Cuando se quiere entrar en un club o grupo siempre se suele emular a los que lo forman. Es simple protocolo social. Si por ejemplo un adolescente desea formar parte del selecto grupo de “niños malos” de un colegio suele imitar su forma de vestir, de hablar, de actuar y de no pensar. Lo mismo en el caso de una chica que busca unirse con otras que acuden prematuramente y con ropa poco folclórica a locales de ocio nocturnos.

Es una forma de integrarse. Si lo haces mal o no gustas quedas excluido. Y esta actitud no sólo es propia de los jóvenes, sino que también la ejercen los adultos y los gobiernos. Para nuestros vecinos europeos el fumar en espacios públicos es algo arcaico, impropio de una nación del siglo XXI. Con la mala reputación que tenemos debido en parte a nuestra economía, cualquier pequeño detalle que nos acerque a ellos supone un gran paso para que nos traten de igual a igual.

Quizás parezca impropio por mi parte dudar de la buena fe de los políticos. Incluso algunos me considerarán un cínico. Pero le he dado algunas vueltas y no consigo encontrar una explicación más convincente.

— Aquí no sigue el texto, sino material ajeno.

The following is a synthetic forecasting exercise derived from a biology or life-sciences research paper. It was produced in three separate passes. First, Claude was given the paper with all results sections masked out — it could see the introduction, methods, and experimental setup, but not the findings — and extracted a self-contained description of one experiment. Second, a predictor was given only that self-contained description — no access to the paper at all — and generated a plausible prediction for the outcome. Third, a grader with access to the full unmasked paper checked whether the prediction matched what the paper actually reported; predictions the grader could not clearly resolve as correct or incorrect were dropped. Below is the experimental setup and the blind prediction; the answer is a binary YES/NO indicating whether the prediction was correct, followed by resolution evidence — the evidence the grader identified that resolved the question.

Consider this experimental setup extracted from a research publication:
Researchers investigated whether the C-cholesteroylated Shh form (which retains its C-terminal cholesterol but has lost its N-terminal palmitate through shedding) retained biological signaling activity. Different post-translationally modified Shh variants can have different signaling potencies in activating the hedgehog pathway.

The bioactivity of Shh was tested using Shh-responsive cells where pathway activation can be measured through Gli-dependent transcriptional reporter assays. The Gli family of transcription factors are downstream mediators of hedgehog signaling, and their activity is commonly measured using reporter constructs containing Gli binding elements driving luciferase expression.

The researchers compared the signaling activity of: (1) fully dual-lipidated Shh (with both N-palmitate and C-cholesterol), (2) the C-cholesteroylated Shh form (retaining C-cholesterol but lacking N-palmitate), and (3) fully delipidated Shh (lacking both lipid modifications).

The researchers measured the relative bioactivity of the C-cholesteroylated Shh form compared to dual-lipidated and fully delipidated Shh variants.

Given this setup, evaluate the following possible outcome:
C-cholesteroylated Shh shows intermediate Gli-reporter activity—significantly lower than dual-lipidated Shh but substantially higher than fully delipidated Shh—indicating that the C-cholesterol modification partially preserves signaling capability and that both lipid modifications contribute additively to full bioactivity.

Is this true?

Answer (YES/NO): NO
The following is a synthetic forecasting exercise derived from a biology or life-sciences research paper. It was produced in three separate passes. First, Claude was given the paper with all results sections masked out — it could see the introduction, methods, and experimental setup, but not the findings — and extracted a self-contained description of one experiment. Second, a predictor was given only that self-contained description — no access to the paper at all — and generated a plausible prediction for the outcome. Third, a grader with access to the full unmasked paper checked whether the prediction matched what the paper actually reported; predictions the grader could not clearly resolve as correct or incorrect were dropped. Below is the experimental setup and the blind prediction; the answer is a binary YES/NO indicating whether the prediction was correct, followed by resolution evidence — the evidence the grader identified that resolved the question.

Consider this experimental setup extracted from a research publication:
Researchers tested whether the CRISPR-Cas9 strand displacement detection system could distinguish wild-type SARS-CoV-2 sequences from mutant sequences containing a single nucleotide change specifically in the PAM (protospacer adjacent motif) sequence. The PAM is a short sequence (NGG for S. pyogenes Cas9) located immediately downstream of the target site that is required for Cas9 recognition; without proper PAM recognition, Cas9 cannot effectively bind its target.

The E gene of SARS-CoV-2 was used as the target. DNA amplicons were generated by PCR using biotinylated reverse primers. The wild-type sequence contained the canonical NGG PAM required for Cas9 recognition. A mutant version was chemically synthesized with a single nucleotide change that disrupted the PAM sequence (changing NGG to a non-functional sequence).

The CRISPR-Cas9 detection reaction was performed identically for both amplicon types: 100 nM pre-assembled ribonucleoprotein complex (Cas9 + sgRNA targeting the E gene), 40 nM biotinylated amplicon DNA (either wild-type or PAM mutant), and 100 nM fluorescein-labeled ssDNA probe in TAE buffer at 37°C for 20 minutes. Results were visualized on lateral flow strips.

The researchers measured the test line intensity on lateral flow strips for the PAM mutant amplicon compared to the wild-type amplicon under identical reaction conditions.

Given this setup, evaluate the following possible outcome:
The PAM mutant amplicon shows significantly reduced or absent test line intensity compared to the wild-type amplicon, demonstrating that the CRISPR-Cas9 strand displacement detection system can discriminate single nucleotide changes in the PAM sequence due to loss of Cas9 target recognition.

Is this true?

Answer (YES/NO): YES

La ley anterior ya disponía de espacios libres de humo. Según esa norma, en los locales de más de cien metros podían construirse salas para los fumadores. El único problema que le encontraba es que en los establecimientos más pequeños el propietario debía decidir si allí se podía fumar o no, por lo que había lugares en los que era imposible estar sin respirar humo. Pero a pesar del punto anterior (que se podría haber cambiado), la norma era justa. Los que querían darle al cigarrillo podían hacerlo sin que eso perturbase a los de pulmones limpios (entre los que me incluyo).


Si la ley hubiera actuado como era debido, la convivencia entre las dos partes habría sido posible. Pero no fue así. Y uno de los motivos que han impulsado esta reforma ha sido precisamente la falta en el cumplimiento de la anterior, lo que me lleva a dos conclusiones.

La primera, que la causa del mal funcionamiento de la norma estaba en la poca dureza de las autoridades en procurar que se obedeciera. La segunda, que si no fue efectiva porque resultaba imposible supervisar todos los establecimientos, obligar a los propietarios a adaptarse a la ley o vaya usted a saber qué, hacer que esta nueva reforma se cumpla será algo épico.

Puede que por esto la ministra Pajín ha animado a los ciudadanos a denunciar a los fumadores que no sigan las reglas. A pesar de su intención, no creo que funcione. Aparte de que podría crear climas sociales conflictivos y aumentar nuestra sensación de que nos están observando, hay quienes opinan que seguir la voluntad del gobierno no lleva a buen puerto. Por ejemplo los hosteleros responsables que en su día se gastaron miles de euros en reformas en sus locales para adaptarlos a la normativa. Ahora se dan cuenta de que tiraron el dinero, por lo que quizá pensarán: “obedece al gobierno y saldrás perdiendo”.

Pero ya estamos un paso más cerca de ingresar en el selecto club de los europeos de primera. Sólo queda solucionar la situación de las cajas, disminuir el déficit público, y unas pocas minucias más. Si se consigue tal hazaña, únicamente faltará aprender inglés.